Es ist ein besonderer Abend: Norwegens erstes WM-Spiel seit 1998, und gleich zum Auftakt steht ein Gegner gegenüber, der sich von niemandem einschüchtern lässt. Der Markt hat die Rollen früh verteilt — Norwegen soll ein Ausrufezeichen setzen, und die Linie behandelt das −1,5-Handicap fast so, als wäre ein Zwei-Tore-Sieg der natürliche Ausgang. Genau an dieser Stelle lohnt es sich, einen Schritt zurückzutreten und genauer hinzusehen.
Was die Linie beim Irak unterschätzt
Der Irak unter Graham Arnold und Co-Trainer René Meulensteen ist kein klassischer Außenseiter, der sich überrollen lässt. Es ist eine kompakte, exzellent einstudierte Mannschaft, die im tiefen Block lebt, Flanken statt zentraler Chancen zulässt und über Fouls bewusst den Rhythmus des Gegners bricht. Meulensteen hat es selbst auf den Punkt gebracht: Je länger es 0:0 steht, desto mehr wächst der Glaube. Das ist keine Phrase, sondern ein Spielplan.
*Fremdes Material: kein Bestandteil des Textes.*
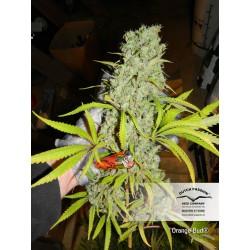 Orange Bud 100% 1 semilla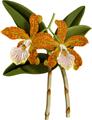 The Orchid Album-01-0080-0026-Cattleya velutina-crop.png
Dass dieser Plan funktionieren kann, hat der Irak erst kürzlich bewiesen — beim 1:1 in Spanien auf fremdem Boden. Ja, Spanien rotierte stark, doch die irakische Disziplin und Organisation in der Defensive waren echt. Hinzu kommt, dass mit Kapitän und Torhüter Jalal Hassan wieder ein erfahrener Ordnungsfaktor im Tor steht, nachdem er das Playoff gegen Bolivien verletzt verpasst hatte.
Norwegen ist stärker — aber wie kommt der Sieg zustande?
An der Klasse besteht kein Zweifel. Haaland und Ødegaard sind fit und starten, Solbakken schickt seine beste Elf — ein Auftakt, bei dem es keinen Rotationsrabatt gibt. Mit Sørloth, Nusa, Aursnes und Berge gibt es mehrere Wege, gefährlich zu werden, und Bobb wartet als belebende Option auf der Bank.
Doch genau hier liegt der Kern: Gegen einen vollgepackten Strafraum führt der wahrscheinlichste Weg zum Sieg über ein 1:0 oder ein 2:1 — und beide Resultate reißen das −1,5-Handicap. Norwegen hat zudem im Test gegen Marokko schludrige Ballverluste im Zentrum gezeigt, vor denen Solbakken ausdrücklich gewarnt hat. Dazu kommt die fehlende Turniererfahrung dieses Kaders, die bei einem zähen Spielverlauf zum Thema werden kann.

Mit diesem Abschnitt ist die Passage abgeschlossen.